Rewrite the items from the line with "Messa da Requiem | Photo: Michel Schnater" to the line with "CENTER GASKET", swapping "NISSAN ALTIMA" for "NISSAN SENTRA" and changing nothing else. Leave the pictures out of your answer.

(DATA TO EXAMINE)

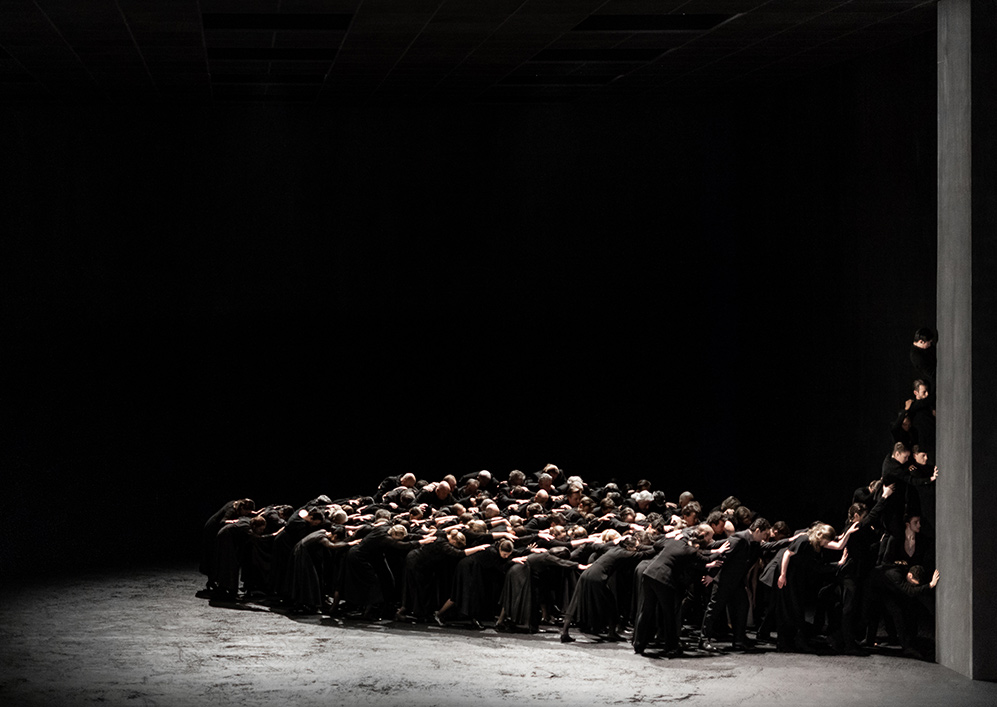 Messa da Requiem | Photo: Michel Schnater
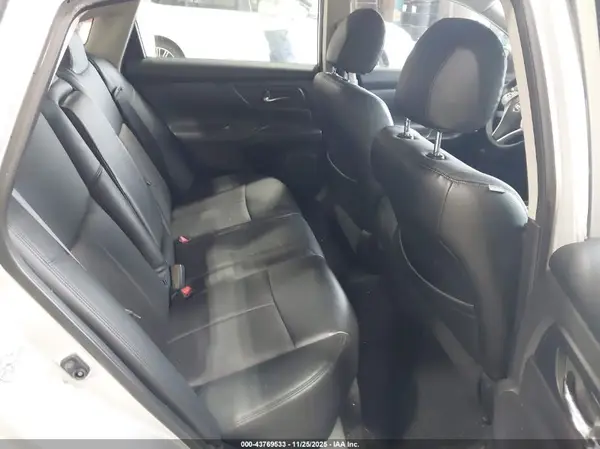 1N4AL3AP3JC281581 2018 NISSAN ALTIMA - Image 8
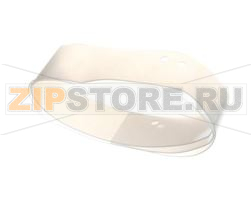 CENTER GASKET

(End DATA TO EXAMINE)
(DATA TO EXAMINE)

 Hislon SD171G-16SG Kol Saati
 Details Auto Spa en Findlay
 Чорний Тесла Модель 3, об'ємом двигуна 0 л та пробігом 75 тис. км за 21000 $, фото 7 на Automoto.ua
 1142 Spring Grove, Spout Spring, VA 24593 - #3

(End DATA TO EXAMINE)

▶ ANSWER BELOW:
 Messa da Requiem | Photo: Michel Schnater
 1N4AL3AP3JC281581 2018 NISSAN SENTRA - Image 8
 CENTER GASKET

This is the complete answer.